International Financial Analysis MSc
Data Science and Machine Learning in Finance ACCFIN5246
- Academic Session: 2025-26
- School: Adam Smith Business School
- Credits: 20
- Level: Level 5 (SCQF level 11)
- Typically Offered: Semester 2
- Available to Visiting Students: No
- Collaborative Online International Learning: No
Short Description
This course examines how the combination of data science and statistical learning techniques enable practitioners to translate information embedded in large-dimensional datasets to more efficient financial decisions. The course content comprehensively covers frontier theories, empirical methods, computational implementations, and applications used to formulate and address real-world financial problems.
Timetable
8 three-hour interactive workshops (involving 16 hours of main workshops and extended with an additional hour to cover empirical and computational course contents), followed by two final weeks of 2-hour workshops.
Excluded Courses
None
Co-requisites
None
Course Aims
The course aims to
■ Develop a thorough understanding of financial and economic data classes, implementing dynamic data acquisition routines, pre-processing information, context-dependent anomaly detection procedures and structuring heterogeneous data for the purpose of financial analysis.
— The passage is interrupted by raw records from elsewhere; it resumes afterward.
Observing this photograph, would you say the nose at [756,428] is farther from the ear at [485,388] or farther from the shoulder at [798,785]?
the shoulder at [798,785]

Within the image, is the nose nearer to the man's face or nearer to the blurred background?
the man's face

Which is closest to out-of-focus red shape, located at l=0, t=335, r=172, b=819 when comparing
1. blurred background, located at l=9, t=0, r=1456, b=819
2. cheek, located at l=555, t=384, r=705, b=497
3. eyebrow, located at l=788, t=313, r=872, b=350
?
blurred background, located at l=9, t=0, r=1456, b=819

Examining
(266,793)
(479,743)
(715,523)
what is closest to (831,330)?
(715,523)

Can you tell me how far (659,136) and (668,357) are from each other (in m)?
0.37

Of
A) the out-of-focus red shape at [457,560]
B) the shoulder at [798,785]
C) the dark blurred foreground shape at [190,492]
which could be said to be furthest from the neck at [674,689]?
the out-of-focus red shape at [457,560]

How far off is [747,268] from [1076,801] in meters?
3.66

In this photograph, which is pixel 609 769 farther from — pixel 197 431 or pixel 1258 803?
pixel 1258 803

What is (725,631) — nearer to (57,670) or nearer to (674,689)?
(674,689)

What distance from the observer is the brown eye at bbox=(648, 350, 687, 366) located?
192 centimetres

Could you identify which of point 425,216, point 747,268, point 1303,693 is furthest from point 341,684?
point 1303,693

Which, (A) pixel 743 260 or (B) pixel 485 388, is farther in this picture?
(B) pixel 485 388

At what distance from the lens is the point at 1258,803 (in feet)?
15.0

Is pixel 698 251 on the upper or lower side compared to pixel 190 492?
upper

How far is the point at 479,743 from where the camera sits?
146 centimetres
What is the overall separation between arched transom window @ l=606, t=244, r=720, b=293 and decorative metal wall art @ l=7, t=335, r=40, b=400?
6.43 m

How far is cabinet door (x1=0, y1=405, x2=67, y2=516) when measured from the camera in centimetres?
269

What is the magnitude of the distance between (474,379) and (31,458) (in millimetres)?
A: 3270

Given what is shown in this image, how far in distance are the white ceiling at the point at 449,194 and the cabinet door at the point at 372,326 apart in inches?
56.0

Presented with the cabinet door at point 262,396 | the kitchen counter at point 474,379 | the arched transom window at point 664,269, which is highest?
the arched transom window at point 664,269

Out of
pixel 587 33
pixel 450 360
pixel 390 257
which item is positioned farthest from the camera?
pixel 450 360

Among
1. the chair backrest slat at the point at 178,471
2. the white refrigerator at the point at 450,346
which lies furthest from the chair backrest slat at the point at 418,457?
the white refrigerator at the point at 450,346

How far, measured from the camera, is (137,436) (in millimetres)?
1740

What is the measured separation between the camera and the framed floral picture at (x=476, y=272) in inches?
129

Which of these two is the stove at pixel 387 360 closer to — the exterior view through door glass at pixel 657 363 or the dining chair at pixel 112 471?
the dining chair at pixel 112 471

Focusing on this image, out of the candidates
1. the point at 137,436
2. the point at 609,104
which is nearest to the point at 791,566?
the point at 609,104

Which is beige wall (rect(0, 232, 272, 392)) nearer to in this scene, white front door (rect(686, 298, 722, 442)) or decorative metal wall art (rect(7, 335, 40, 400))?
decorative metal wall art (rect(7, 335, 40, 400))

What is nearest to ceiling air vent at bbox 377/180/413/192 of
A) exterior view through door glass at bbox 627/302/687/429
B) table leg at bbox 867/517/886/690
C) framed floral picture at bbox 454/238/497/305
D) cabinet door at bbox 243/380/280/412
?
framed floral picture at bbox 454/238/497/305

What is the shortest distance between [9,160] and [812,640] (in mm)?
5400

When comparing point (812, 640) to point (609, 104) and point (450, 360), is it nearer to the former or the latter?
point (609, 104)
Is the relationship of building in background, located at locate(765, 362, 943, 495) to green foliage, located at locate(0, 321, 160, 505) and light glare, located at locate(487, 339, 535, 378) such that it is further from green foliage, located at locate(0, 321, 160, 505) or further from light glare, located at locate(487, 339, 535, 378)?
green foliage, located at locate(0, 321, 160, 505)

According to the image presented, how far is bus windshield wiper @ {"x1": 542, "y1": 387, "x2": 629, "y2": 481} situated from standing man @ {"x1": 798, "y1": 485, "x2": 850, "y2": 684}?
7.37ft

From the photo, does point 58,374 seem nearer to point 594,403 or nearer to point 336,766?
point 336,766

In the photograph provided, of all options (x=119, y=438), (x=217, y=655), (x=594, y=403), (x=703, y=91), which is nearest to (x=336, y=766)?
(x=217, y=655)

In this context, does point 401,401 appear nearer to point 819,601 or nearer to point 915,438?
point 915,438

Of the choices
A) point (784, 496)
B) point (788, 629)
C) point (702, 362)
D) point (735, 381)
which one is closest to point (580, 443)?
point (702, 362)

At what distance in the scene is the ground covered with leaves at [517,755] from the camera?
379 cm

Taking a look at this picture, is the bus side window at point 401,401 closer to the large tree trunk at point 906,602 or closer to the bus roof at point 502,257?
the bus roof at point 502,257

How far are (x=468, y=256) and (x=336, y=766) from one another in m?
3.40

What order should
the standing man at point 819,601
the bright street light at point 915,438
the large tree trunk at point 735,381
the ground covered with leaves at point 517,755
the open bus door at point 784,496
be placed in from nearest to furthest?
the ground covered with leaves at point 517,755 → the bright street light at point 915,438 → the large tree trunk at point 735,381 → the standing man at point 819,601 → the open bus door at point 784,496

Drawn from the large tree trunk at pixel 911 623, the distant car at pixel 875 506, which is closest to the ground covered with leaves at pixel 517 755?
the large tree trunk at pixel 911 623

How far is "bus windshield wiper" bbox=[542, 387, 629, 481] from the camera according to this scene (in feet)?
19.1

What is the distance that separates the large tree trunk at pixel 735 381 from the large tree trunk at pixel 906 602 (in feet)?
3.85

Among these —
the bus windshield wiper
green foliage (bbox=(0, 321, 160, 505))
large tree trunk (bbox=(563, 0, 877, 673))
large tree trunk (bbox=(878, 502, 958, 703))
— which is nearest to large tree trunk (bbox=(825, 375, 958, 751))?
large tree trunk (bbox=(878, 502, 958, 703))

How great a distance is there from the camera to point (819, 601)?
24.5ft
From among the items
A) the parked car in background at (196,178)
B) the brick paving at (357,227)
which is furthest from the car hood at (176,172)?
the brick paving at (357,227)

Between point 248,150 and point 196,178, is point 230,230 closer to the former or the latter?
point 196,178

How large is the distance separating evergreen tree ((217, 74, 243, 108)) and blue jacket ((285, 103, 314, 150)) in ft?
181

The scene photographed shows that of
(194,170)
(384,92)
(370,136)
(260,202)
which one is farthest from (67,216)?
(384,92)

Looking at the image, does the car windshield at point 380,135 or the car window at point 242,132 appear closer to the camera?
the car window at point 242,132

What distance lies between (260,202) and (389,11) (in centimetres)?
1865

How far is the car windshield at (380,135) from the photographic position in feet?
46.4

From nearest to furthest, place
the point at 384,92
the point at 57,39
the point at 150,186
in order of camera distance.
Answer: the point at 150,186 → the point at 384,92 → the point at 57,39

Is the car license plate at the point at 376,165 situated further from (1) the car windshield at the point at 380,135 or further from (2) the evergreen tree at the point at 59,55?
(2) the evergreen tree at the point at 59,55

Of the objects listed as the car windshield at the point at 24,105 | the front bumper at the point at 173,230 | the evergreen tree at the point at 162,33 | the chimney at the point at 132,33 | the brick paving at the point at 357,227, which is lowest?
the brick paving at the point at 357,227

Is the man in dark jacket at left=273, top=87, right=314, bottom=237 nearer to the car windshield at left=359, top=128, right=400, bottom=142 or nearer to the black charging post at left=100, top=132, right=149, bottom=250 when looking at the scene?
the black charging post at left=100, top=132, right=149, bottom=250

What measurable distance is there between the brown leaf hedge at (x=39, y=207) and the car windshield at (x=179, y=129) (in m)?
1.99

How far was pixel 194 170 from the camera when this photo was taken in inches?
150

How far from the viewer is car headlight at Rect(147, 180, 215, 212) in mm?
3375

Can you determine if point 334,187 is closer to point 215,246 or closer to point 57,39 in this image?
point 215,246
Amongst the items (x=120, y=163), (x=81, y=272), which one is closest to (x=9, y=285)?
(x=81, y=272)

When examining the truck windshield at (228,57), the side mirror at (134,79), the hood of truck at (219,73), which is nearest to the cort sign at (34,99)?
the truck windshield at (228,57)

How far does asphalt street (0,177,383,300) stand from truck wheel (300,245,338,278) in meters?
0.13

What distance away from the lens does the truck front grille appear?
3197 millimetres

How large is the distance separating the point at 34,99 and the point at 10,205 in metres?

■ Provide a critical examination of linear, constrained linear and nonlinear estimation methods aimed at analysing large-dimensional datasets, including reduction and regularisation methods, variable selection and cross-validation techniques.
■ Provide an in-depth examination of supervised statistical learning and data-driven decision-making methods intended for formulating and addressing financial problems.
Intended Learning Outcomes of Course
By the end of this course students will be able to:
1. Formulate real-world financial problems into statistical frameworks.
2. Implement data analytic software routines to acquire, structure and examine heterogeneous financial datasets.
3. Critically examine reduction and regularisation methods to summarise large-dimensional datasets based on linear, constrained linear and nonlinear estimation methods.
4. Evaluate model performance and critically assess cross-model validation.
5. Develop data-driven decision-making routines with applications to risk management and asset allocation.
Minimum Requirement for Award of Credits
Students must submit at least 75% by weight of the components (including examinations) of the course's summative assessment.